Both Pfizer and Moderna’s candidates are engineered from mRNA, a process researched for years but not yet commonly utilized. Grindrod said that most companies haven’t had much luck developing vaccines in this way, though these potential candidates seem to be moving well. One difference that can be seen between the two candidates comes in Pfizer’s need for ultra-low temperatures. Grindrod said the mRNA in the Pfizer option is less stable than that in the Moderna solution, requiring temperatures as low as minus 70 degrees Celsius. That temperature need means specialized, expensive refrigerating units, rendering it potentially non-feasible for more remote rural communities and developing nations. The Moderna vaccine, developed as part of Operation Warp Speed out of the United States, has managed to stabilize that mRNA more effectively, meaning Pfizer may eventually be able to reach that level as well. Grindrod said that vaccines tend to get incrementally better when we see more options becoming available.

“What’s been interesting is you’re seeing huge public funding going into these – and I think largely in the world we recognize we’ll take what we can get…” said Grindrod. “You may have two competitors, but we may need as many companies producing their vaccines as we can possibly get because we have to vaccinate the world – and the same vaccine isn’t going to work everywhere.”

“For the companies, it’s often a bit of a race. But for all of us, this is actually great.”

Assuming the trials continue without issue and move to limited distribution in early 2021, Grindrod said that there are still many questions regarding who receives their vaccination first. She said that one thought is that there should be a focus on frontline providers – doctors, nurses, pharmacists, personal support workers and hospital janitorial staff, followed by essential workers and individuals in congregate care settings.

“Once we’ve gone through those high-priority areas, and that’s probably going to take months to get through those … then we’re going to get to people at home.” said Grindrod. “We’re going to see it go in waves – it’s not going to be first come, first served. It’s probably going to be very targeted.”

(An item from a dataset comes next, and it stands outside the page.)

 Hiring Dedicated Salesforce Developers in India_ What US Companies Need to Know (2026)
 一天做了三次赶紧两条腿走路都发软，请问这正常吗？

Speaking to vaccine hesitancy and concerns of vaccine safety, Grindrod said that COVID-19 vaccines are seeing a huge amount of attention, being watched step by step by multiple large organizations that are involved in their development. To the anti-vaccination crowd, Grindrod admits that some people are fundamentally opposed to vaccination, and that’s likely not going to change. She said that releasing a COVID-19 vaccine first to frontline providers may work to show its safety to those members of the public who are hesitant but open to potentially being vaccinated.

“There’s a middle group that’s just uncertain. They’re concerned, they don’t know … they read some stuff online. It's often not fact based, it’s fear based – I think they’re the ones that need convincing.”

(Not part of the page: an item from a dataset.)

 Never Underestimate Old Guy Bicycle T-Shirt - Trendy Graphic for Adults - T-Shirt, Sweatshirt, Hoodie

Grindrod said she’s hopeful that the pandemic may have taught some members of the public how lucky we are to have vaccines, and that thoughts and beliefs regarding vaccines could potentially shift more in their favour. She said speed of COVID-19 vaccine development has been ‘incredible’, with a previously unseen level of investment.

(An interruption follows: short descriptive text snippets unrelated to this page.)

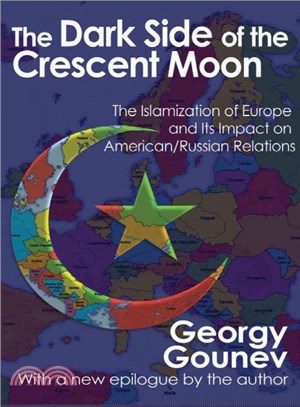 The Dark Side of the Crescent Moon ― The Islamization of Europe and Its Impact on American/Russian Relations
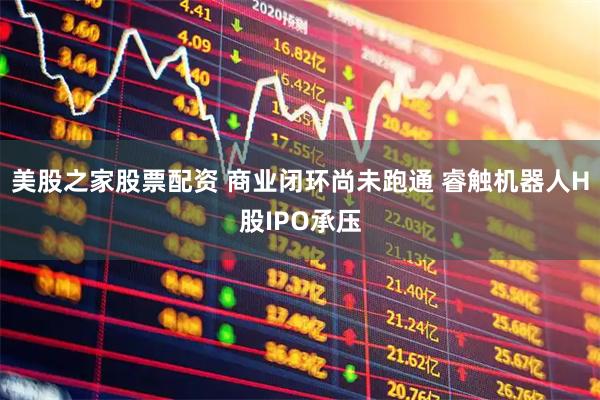 美股之家股票配资 商业闭环尚未跑通 睿触机器人H股IPO承压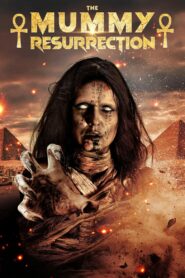 The Mummy Resurrection • Cały film • Gdzie obejrzeć online?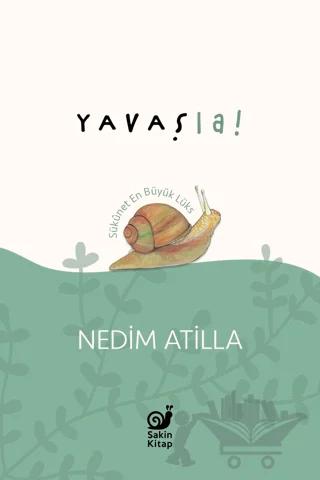 Yavaş La!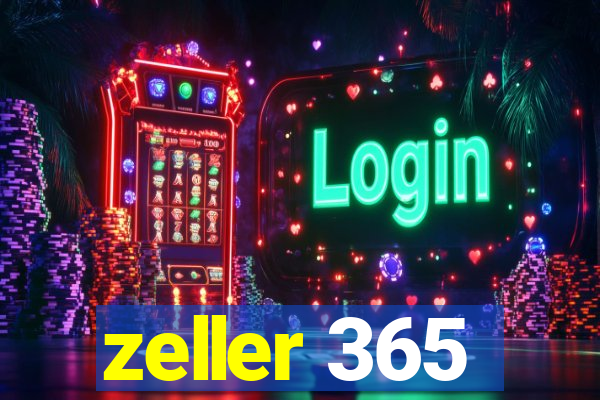 zeller 365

“That’s been a problem we’ve had for years – we really haven’t invested well in vaccine research…” said Grindrod. “That’s part of the speed – the other part of the speed, again, is the virus is bad. Waterloo Region is seeing it now – there’s a lot more people getting sick than we expected: that’s moving trials along a lot faster too.”

She adds that, moving forward, misinformation and fear are likely to be one of the big challenges to widespread vaccine adoption – and that we’ll need to make sure frontline staff are well-educated and able to communicate about the safety and efficacy of available vaccines.